[DATA Boundary: Start]
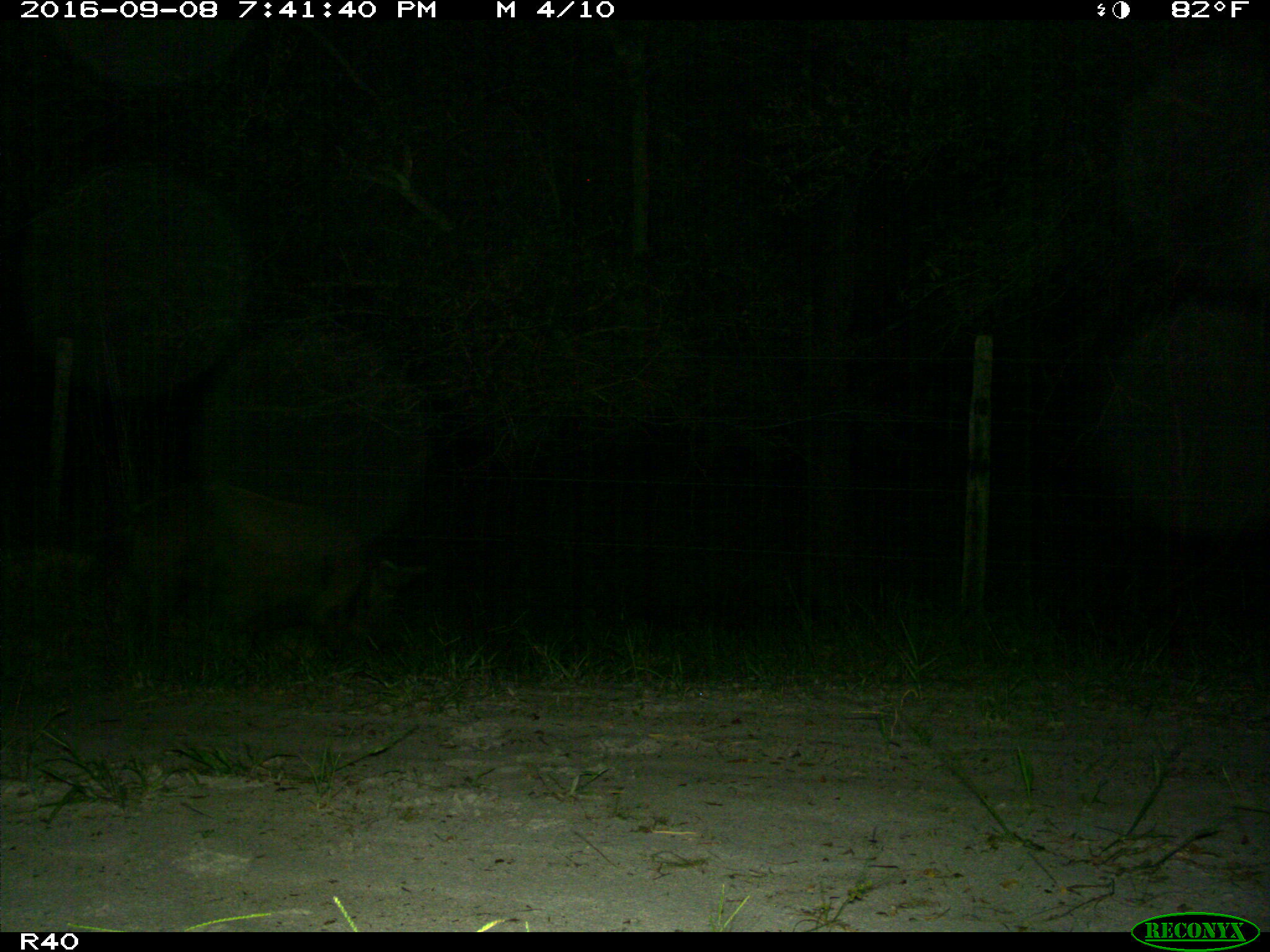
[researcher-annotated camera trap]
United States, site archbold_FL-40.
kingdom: Animalia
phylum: Chordata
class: Mammalia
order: Artiodactyla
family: Suidae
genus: Sus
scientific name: Sus scrofa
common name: wild boar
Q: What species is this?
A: Sus scrofa (wild boar).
[DATA Boundary: End]
▶ DIRECTIONS FOR THIS TASK
Please transcribe the lines from the one containing "order: Artiodactyla" through the last line of the records. Include both ends and nothing else.

▶ RESPONSE
order: Artiodactyla
family: Suidae
genus: Sus
scientific name: Sus scrofa
common name: wild boar
Q: What species is this?
A: Sus scrofa (wild boar).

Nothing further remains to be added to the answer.